The DARTS admins pointed me at a search interface here: https://www.darts.isas.jaxa.jp/stp/akebono/data.html , but I don't see a way to access individual files, only zip archives of data meeting the search criteria. I guess we can work with it if we have to, but hopefully there are still URLs to the individual files.
I think this might be where the original data products have moved to:
https://darts.isas.jaxa.jp/app/stp/data/exosd/
RDM data at this location appears to be working as before. Orbit data is producing errors:
File "/Users/jwl/PycharmProjects/pyspedas/venv/lib/python3.9/site-packages/pandas/io/parsers/c_parser_wrapper.py", line 93, in __init__
self._reader = parsers.TextReader(src, **kwds)
File "parsers.pyx", line 579, in pandas._libs.parsers.TextReader.__cinit__
File "parsers.pyx", line 668, in pandas._libs.parsers.TextReader._get_header
File "parsers.pyx", line 879, in pandas._libs.parsers.TextReader._tokenize_rows
File "parsers.pyx", line 890, in pandas._libs.parsers.TextReader._check_tokenize_status
File "parsers.pyx", line 2050, in pandas._libs.parsers.raise_parser_error
UnicodeDecodeError: 'utf-8' codec can't decode byte 0x8b in position 1: invalid start byte
The issue seems to be that the server is delivering text files, with a .txt suffix, .but they are gzip encoded and need a gunzip step in order to be loaded. (In a browser, this seems to happen automatically.

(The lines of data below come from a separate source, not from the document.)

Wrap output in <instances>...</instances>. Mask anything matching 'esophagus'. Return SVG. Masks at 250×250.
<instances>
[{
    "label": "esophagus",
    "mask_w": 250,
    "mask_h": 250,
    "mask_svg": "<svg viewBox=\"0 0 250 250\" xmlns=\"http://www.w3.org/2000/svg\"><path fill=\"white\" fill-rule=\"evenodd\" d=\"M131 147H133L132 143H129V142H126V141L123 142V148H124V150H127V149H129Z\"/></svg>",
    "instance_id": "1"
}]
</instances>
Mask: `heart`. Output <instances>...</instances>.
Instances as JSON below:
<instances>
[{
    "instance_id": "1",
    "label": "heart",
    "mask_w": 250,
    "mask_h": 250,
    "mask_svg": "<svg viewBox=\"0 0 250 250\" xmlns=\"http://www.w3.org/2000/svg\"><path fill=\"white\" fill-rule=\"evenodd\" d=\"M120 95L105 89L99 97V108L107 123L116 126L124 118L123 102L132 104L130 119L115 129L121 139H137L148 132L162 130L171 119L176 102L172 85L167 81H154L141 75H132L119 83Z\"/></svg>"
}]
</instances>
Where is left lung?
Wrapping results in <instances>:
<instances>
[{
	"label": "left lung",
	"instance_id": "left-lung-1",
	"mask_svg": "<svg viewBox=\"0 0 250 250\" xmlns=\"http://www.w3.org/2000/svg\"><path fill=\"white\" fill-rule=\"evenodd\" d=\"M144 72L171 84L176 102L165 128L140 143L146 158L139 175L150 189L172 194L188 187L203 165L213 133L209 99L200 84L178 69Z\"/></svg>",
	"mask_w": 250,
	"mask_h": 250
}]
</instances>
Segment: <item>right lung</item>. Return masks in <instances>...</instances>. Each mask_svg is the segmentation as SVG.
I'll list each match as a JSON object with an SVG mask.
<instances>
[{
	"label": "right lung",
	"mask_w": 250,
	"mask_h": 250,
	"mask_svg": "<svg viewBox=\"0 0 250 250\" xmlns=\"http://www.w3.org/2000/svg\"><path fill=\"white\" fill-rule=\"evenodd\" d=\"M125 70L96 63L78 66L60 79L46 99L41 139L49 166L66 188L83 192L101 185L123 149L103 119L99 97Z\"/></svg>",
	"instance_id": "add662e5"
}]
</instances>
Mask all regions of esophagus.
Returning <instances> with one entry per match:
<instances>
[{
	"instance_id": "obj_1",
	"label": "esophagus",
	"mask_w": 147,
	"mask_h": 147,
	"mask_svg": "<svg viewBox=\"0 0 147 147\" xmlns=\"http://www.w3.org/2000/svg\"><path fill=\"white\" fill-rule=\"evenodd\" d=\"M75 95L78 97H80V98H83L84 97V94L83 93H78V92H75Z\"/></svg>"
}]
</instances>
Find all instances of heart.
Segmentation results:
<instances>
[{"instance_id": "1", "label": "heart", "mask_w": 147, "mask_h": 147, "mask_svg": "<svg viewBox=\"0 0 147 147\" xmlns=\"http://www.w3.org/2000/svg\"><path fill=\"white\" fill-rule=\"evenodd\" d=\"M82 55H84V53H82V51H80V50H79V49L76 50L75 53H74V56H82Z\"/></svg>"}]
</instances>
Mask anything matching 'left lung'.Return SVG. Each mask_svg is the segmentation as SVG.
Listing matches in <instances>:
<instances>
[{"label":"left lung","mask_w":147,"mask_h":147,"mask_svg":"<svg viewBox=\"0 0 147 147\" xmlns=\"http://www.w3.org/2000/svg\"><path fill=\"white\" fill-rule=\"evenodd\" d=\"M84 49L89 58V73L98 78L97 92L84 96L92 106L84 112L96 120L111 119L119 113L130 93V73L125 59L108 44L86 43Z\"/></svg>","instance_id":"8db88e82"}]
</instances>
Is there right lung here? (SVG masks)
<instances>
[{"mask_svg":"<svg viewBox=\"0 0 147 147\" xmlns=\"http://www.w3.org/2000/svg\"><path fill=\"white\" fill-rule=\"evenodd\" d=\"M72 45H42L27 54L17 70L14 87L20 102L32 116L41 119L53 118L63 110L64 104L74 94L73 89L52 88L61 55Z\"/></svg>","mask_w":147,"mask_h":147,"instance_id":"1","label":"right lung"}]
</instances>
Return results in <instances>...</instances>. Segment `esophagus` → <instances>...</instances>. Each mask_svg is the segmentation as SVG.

I wonder if there's an option we can pass to the requests library via spd_download() to take care of it?)
Kludgey solution for orbit and rdm processing:
Add a gz flag to load_csv_file, if True, specify compression='gzip' when reading the CSV with pandas
In orb_postprocessing and rdm_postprocessing:
try:
data = load_csv_file(files, cols=cols)
except UnicodeDecodeError:
data = load_csv_file(files, cols=cols, gz=True)
I suppose this could fail if there were a mixture of old (uncompressed) and new (gzip compressed) files in the data directory.
Non-kludgey solutions might be to try to detect if a file is gzip-compressed before passing it to pandas. Or keep track of the encoding/compression in spd_download and uncompress if necessary, or negotiate with the server to deliver uncompressed data...?
Our akebono tests are failing because they can no longer download data. We were getting it from http://darts.isas.jaxa.jp/stp/data/exosd/ , but that URL now attempts (unsuccessully!) to redirect to the home page.
I can see some akebono data here:
https://data.darts.isas.jaxa.jp/pub/akebono/
but it only appears to have data for the pws instrument, and not rdm or orb which we previously had access to.
There is a notice on their front page https://darts.isas.jaxa.jp/ :
August 2024
Due to changes to the website configuration and maintenance of the data publishing path, paths will change and some apps will be unavailable. We apologize for the inconvenience. [Maintenance] [Period] 2024-08-20 12:00 -- 2024-08-23 12:00 (JST)
So perhaps things are still being moved. The akebono tests are disabled for now.
If this situation persists, it would be good to get in touch and see if rdm and orb data will still be available.